Rewrite the stretch from the line containing "this 334×500 image." through the end of the listing, replacing "detector" with "classifier" and leaving everything else unchanged. Omit the pictures from your answer.

- SUPPLIED RECORDS
>> begin

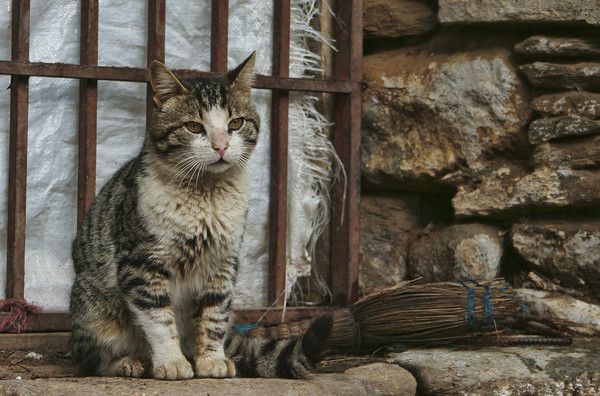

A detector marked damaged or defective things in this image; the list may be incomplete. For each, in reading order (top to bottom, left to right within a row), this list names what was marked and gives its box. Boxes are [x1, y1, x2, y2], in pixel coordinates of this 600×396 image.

rusty iron bar [5, 0, 30, 298]
rusty iron bar [77, 0, 99, 226]
rusty iron bar [145, 0, 164, 132]
rusty iron bar [0, 61, 356, 93]
rusted metal grate [0, 0, 360, 332]
rusty iron bar [211, 0, 230, 73]
rusty iron bar [268, 0, 292, 306]
rusty iron bar [328, 0, 360, 306]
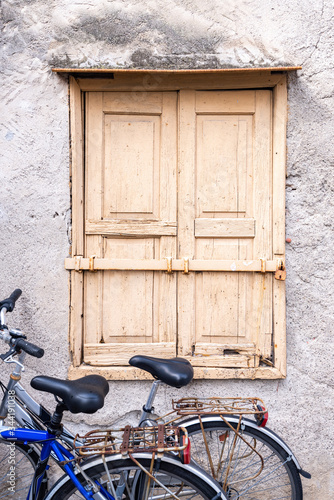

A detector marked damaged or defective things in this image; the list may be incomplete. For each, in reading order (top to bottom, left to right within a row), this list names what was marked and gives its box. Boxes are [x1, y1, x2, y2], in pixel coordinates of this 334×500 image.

rusty bicycle basket [174, 396, 268, 416]
rusty bicycle basket [73, 422, 188, 458]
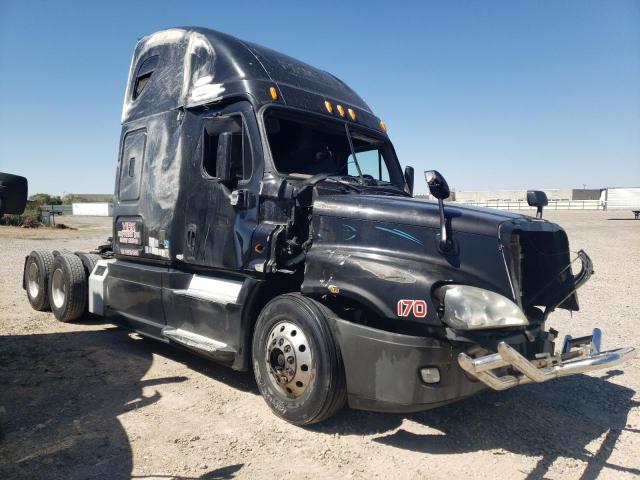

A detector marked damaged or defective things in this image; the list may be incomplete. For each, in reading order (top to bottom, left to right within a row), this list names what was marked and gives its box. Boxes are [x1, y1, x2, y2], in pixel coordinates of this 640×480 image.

collision damage [22, 27, 632, 424]
crumpled hood [312, 192, 536, 235]
broken headlight [436, 284, 528, 330]
damaged front bumper [460, 330, 636, 390]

>> end

- FULL OUTPUT
A classifier marked damaged or defective things in this image; the list may be incomplete. For each, in reading order (top to bottom, left to right within a row), this list names what was marked and gives its box. Boxes are [x1, y1, x2, y2], in pixel coordinates of this 334×500 image.

rusty bicycle basket [174, 396, 268, 416]
rusty bicycle basket [73, 422, 188, 458]

A classifier marked damaged or defective things in this image; the list may be incomplete. For each, in reading order (top to bottom, left to right within a row), this list names what was marked and gives its box. Boxes are [x1, y1, x2, y2], in pixel coordinates of this 640×480 image.

collision damage [22, 27, 632, 424]
crumpled hood [312, 192, 536, 235]
broken headlight [436, 284, 528, 330]
damaged front bumper [460, 330, 636, 390]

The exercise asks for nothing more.